[
Lists Home |
Date Index |
Thread Index
]
1/11/2002 5:51:13 PM, Jonathan Robie
<jonathan.robie@softwareag.com> wrote:
>
> Some work remains to be done here. First,
> I have not represented word boundaries or
> punctuation here. ...
Well, Osama/Usama has apparently set back XQuery by
a few hours, and I can understand why Michael Rhys
thinks it's time to put this thread out of its
misery. But I think that at least the sub-thread
about validating limericks raises some fairly
interesting issues.
At one point today, I was thinking "jeez, if a pure
XML validator can't even identify a "properly
scanning" limerick without extensive markup, just
what IS it good for?" Limericks are indeed a fairly
trivial use case for XML, but many of the same
"validation" issues discussed here such as
cleverness, neologisms, weird rhyming scheme, etc.
are no worse than the non-structural validation
criteria that apply to purchase orders or whatever:
A purchase order must not only have the right tags
and types in the right places, it must be from an
established customer with sufficient credit to pay,
and the products ordered must not only be in the
catalog but in inventory as well, and the shipping
address must be a real place within our shipping
area, and all sorts of other things that no XML type
system could ever cover.
But then I remembered John Cowan's original
complaint -- the thread may be full of inspired
doggerel, but not very many actual "limericks."
Intelligent people can be quite clever at coming up
with interesting neologisms, bizarre rhymes, and
cryptic flames, but they don't seem to be able to
count the damn syllables!!!! So, even if the
limerick validator merely did a rough check to
reject mechanical violations of the limerick
"schema", it would be doing some good. So -- if we
lived in a world where properly-scanning limericks
had some economic value and there were various
limerick processors that understood instances of
some limerick schema -- I could imagine using an XML
validator to catch the truly stupid mistakes rather
than wasting the human judges time on them.
ON THE OTHER HAND, if someone is investing in some
automated (presumably heuristic or AI-based)

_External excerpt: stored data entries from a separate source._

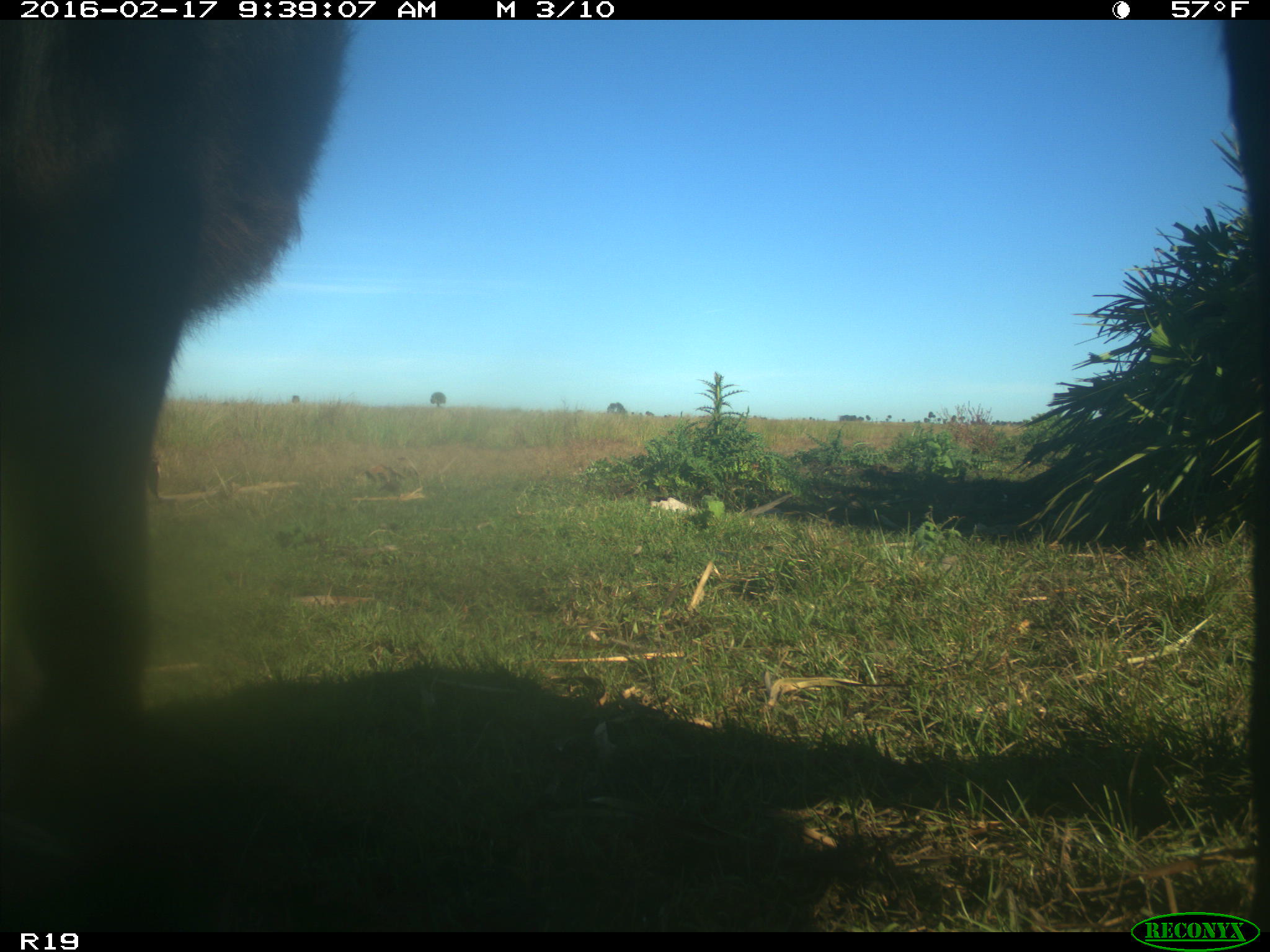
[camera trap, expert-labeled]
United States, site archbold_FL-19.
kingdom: Animalia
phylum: Chordata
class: Mammalia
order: Artiodactyla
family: Bovidae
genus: Bos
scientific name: Bos taurus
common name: domestic cow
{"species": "Bos taurus (domestic cow)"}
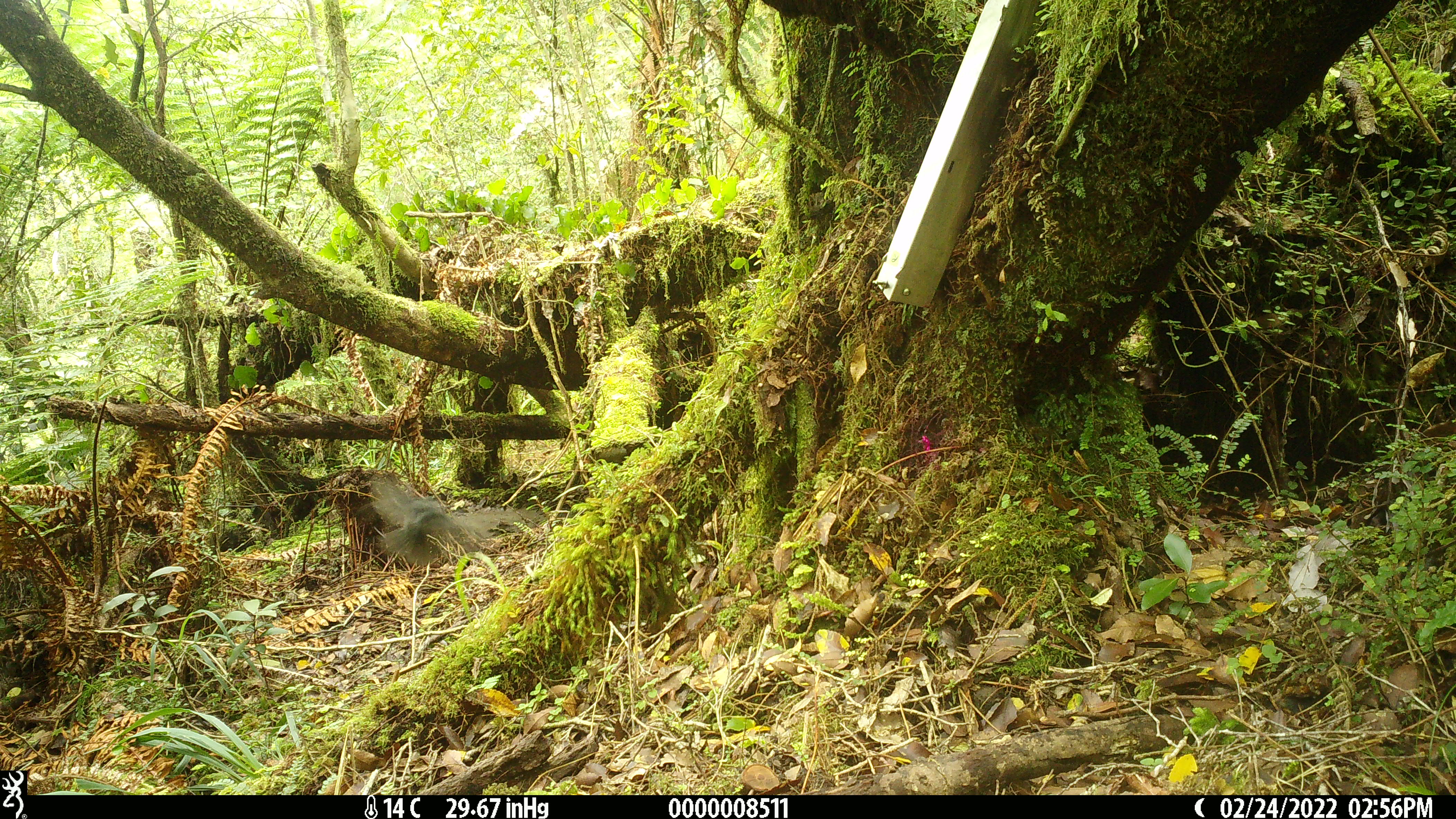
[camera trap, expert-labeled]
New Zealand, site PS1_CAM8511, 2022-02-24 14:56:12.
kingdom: Animalia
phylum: Chordata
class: Aves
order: Passeriformes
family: Petroicidae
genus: Petroica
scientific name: Petroica australis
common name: new zealand robin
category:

"judge" of the quality of the limericks (or the
business value of the purchase order), it's not
clear that the XML validation step adds anything of
value. Sure, it's simple (once that DTD is
finished, get to it, Jonathan!), but what value does
the XML validation phase add? I'm still of the
opinion that the RE parse and dictionary lookup
*procedure* would be a lot easier to code than to
develop the DTD/schema, so why not just put that
quick-screen code at the front end of the more
complex "validation" process? Counter-arguments
that I can think of include a) the declarative
description of the constraint system is more
provably correct than the equivalent procedural code
to check the constraints; b) the declarative
validation can be done with well-tested off-the-
shelf tools rather than buggy one-off code [but the
schema could be buggy!], c) ordinary blokes using
wizzy Schema editors could more easily produce the
schema than they could produce the equivalent code
... These all seem a bit contrived to me!
So, what do people think ... have we just stumbled
on a couple of non-typical examples (limericks and
purchase orders) where "type" validation is a fairly
trivial subset of what a "real" validator would do?
Are XML validations mainly useful when they are
relatively easily "programmed" and can be put into a
human-oriented evaluation process with lots of
chances for over-ride of an inappropriate rejection?
Is it REALLY going to be easier for inhabitants of
the Real World to develop useful declarative schemas
than useful procedural code? Educate me!
|